Complete Java Solution

class Solution {
    public int minimumCost(int[] cost, int w) {

        int n = cost.length;
        int INF = (int)1e9;

        int[] dp = new int[w + 1];

        for(int i = 1; i <= w; i++) {
            dp[i] = INF;
        }

        dp[0] = 0;

        for(int i = 0; i < n; i++) {

            if(cost[i] == -1)
                continue;

            int weight = i + 1;
            int price = cost[i];

            for(int j = weight; j <= w; j++) {

                if(dp[j - weight] != INF) {

                    dp[j] = Math.min(
                        dp[j],
                        dp[j - weight] + price
                    );
                }
            }
        }

        return dp[w] == INF ? -1 : dp[w];
    }
}

Complexity Analysis

Let:

  • n = cost.length

  • W = target weight

Time Complexity

O(n × W)

Because:

  • We iterate through every packet.

  • For each packet, we traverse all possible weights.

Space Complexity

O(W)

Only a one-dimensional DP array is used.

Interview Discussion

How to Identify This Problem?

Look for these clues:

  • Minimum/Maximum value required.

  • Exact target weight.

  • Infinite supply of items.

  • Repeated usage allowed.

These keywords usually indicate:

Unbounded Knapsack

Similar Problems

  • Coin Change (Minimum Coins)

  • Rod Cutting

  • Unbounded Knapsack

  • Minimum Cost for Travel Tickets

  • Integer Sum using Infinite Numbers

Key Takeaway

The problem can be transformed into:

Find the minimum cost to reach an exact weight using unlimited packets.
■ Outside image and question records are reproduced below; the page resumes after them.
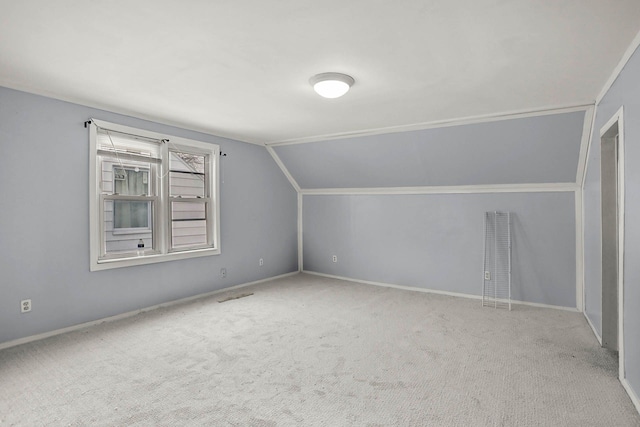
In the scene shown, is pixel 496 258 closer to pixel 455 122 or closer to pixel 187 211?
pixel 455 122

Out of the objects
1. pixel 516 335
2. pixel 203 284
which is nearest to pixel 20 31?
pixel 203 284

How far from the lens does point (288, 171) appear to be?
18.9 feet

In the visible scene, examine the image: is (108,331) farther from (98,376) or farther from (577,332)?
(577,332)

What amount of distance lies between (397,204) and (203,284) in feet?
9.42

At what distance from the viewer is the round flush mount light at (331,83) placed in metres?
2.62

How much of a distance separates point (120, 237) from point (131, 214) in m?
0.28

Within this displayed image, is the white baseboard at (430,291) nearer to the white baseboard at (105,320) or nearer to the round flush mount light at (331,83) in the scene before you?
the white baseboard at (105,320)

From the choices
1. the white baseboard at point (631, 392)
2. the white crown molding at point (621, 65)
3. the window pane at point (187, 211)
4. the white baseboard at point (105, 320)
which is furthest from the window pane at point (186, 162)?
the white baseboard at point (631, 392)

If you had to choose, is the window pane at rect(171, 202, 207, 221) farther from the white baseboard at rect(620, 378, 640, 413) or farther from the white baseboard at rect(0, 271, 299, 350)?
the white baseboard at rect(620, 378, 640, 413)

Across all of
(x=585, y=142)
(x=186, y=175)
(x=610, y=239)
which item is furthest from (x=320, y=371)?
(x=585, y=142)

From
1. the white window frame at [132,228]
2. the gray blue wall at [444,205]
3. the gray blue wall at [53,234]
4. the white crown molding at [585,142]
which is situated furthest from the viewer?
the gray blue wall at [444,205]

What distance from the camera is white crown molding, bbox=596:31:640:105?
6.64 feet

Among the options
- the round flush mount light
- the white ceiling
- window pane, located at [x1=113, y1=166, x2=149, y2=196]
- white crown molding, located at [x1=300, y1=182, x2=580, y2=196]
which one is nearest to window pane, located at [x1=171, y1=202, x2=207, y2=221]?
window pane, located at [x1=113, y1=166, x2=149, y2=196]

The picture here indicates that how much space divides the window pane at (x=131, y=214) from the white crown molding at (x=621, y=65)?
438cm
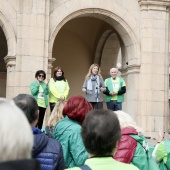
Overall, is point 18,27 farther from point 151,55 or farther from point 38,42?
point 151,55

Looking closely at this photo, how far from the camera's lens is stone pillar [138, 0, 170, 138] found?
1379cm

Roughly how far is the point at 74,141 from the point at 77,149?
0.27 ft

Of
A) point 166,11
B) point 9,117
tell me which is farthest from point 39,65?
point 9,117

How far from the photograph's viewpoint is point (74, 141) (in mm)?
4004

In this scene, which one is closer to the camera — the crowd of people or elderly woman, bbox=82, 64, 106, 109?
the crowd of people

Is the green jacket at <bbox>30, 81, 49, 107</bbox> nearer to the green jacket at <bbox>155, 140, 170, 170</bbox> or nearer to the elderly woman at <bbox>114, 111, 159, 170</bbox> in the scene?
the green jacket at <bbox>155, 140, 170, 170</bbox>

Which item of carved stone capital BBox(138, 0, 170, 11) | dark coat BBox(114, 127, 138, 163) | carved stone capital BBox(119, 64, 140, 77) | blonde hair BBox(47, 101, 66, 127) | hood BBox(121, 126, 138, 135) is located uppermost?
carved stone capital BBox(138, 0, 170, 11)

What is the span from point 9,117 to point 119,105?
33.2ft

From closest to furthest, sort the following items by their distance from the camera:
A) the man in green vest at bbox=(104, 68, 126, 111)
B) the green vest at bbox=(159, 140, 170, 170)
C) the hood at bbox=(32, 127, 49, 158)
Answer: the hood at bbox=(32, 127, 49, 158) → the green vest at bbox=(159, 140, 170, 170) → the man in green vest at bbox=(104, 68, 126, 111)

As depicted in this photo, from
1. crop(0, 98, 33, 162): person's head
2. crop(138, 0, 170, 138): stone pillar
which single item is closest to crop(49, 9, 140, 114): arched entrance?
crop(138, 0, 170, 138): stone pillar

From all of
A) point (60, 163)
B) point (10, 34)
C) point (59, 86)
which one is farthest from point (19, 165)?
point (10, 34)

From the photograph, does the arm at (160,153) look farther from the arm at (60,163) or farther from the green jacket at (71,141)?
the arm at (60,163)

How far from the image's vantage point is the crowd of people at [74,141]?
5.25 ft

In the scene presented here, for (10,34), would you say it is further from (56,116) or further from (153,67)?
(56,116)
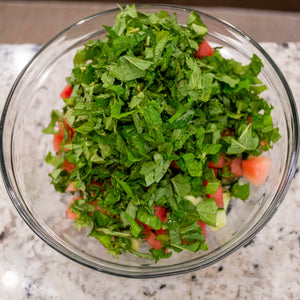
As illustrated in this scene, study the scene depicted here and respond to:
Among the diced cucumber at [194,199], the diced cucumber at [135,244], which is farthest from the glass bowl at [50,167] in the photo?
the diced cucumber at [194,199]

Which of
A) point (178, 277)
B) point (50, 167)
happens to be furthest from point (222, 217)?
point (50, 167)

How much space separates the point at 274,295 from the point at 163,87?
2.80 ft

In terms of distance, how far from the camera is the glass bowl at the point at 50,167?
1.33m

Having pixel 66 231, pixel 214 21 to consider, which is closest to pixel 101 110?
pixel 66 231

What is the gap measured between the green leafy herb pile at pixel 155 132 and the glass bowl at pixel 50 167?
0.26 ft

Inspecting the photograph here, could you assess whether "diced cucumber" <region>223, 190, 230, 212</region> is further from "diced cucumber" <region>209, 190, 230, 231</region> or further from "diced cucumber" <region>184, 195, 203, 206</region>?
"diced cucumber" <region>184, 195, 203, 206</region>

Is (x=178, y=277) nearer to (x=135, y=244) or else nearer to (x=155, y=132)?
(x=135, y=244)

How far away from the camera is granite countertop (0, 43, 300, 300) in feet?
4.76

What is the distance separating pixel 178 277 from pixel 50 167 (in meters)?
0.66

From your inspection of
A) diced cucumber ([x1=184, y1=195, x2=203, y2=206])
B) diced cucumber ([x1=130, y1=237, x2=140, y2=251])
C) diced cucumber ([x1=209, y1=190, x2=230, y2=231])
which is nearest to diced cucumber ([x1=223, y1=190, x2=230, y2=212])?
diced cucumber ([x1=209, y1=190, x2=230, y2=231])

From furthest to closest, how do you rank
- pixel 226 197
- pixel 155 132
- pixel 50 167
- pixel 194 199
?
pixel 50 167, pixel 226 197, pixel 194 199, pixel 155 132

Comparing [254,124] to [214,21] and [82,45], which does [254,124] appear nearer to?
[214,21]

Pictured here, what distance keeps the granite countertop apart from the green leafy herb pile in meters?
0.19

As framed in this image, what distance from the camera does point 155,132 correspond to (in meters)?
1.17
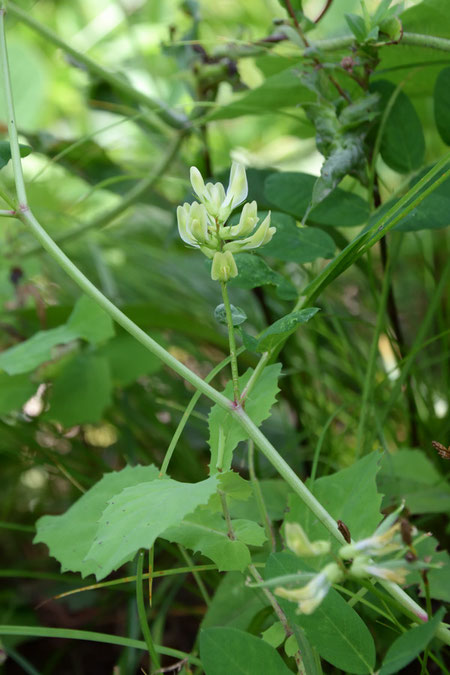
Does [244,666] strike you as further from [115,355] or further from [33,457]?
[115,355]

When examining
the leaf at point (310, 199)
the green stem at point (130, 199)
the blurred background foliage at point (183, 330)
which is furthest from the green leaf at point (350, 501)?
the green stem at point (130, 199)

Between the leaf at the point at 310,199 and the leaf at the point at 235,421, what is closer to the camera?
the leaf at the point at 235,421

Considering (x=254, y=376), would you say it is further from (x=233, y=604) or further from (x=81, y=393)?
(x=81, y=393)

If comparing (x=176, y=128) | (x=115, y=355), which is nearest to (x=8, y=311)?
(x=115, y=355)

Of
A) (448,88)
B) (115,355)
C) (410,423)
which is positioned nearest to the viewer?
(448,88)

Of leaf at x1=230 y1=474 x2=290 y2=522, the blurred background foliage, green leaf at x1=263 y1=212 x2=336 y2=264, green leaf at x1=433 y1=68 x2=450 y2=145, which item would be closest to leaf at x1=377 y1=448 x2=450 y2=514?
the blurred background foliage

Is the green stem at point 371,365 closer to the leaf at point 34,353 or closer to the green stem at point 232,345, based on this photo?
the green stem at point 232,345
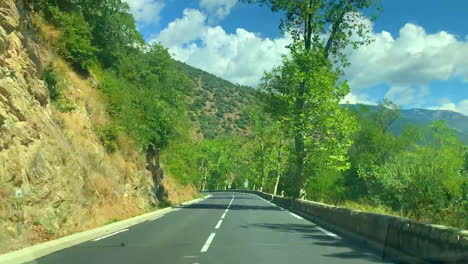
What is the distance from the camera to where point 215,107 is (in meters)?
134

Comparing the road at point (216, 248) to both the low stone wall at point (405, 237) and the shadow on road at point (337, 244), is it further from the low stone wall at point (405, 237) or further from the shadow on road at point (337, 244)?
the low stone wall at point (405, 237)

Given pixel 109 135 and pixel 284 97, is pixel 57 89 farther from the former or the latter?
pixel 284 97

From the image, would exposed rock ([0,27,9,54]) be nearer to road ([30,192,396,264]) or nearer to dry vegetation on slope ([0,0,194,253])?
dry vegetation on slope ([0,0,194,253])

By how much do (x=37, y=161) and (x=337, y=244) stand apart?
9.77 metres

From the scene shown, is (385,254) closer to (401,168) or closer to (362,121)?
(401,168)

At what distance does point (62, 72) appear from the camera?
1064 inches

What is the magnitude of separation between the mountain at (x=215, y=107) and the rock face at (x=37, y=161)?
3700 inches

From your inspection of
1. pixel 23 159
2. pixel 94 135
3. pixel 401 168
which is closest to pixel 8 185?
pixel 23 159

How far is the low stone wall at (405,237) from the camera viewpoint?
9.27 m

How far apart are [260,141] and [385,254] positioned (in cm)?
7048

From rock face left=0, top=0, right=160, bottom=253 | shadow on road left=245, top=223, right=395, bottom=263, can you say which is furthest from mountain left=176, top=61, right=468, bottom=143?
shadow on road left=245, top=223, right=395, bottom=263

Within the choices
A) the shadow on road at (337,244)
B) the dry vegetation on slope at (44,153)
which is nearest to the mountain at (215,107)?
the dry vegetation on slope at (44,153)

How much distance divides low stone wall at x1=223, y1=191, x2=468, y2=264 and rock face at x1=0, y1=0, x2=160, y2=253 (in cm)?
925

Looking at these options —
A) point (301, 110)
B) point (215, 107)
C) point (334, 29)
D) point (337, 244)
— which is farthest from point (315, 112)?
point (215, 107)
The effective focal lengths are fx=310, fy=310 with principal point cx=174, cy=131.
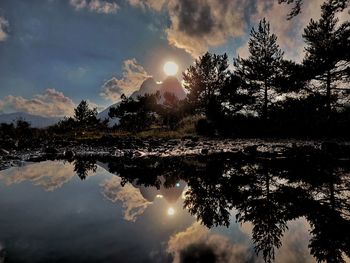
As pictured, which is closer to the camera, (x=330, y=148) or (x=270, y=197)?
(x=270, y=197)

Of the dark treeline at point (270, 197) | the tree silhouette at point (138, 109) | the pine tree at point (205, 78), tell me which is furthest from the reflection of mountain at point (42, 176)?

This is a classic Unbounded Knapsack DP where:

dp[j] = min(dp[j], dp[j - weight] + cost)

Using a 1D DP array reduces space complexity from O(n × W) to O(W) while maintaining the optimal O(n × W) time complexity.

Summary

To solve the minimum cost orange packets problem, model it as an Unbounded Knapsack problem where each packet size can be used infinitely many times. Use a one-dimensional DP array where dp[j] stores the minimum cost to achieve exactly j kg. For every available packet, update the DP table using the transition dp[j] = min(dp[j], dp[j - weight] + cost). This approach efficiently finds the minimum cost in O(n × W) time and O(W) space while correctly handling unavailable packet sizes and exact-weight requirements.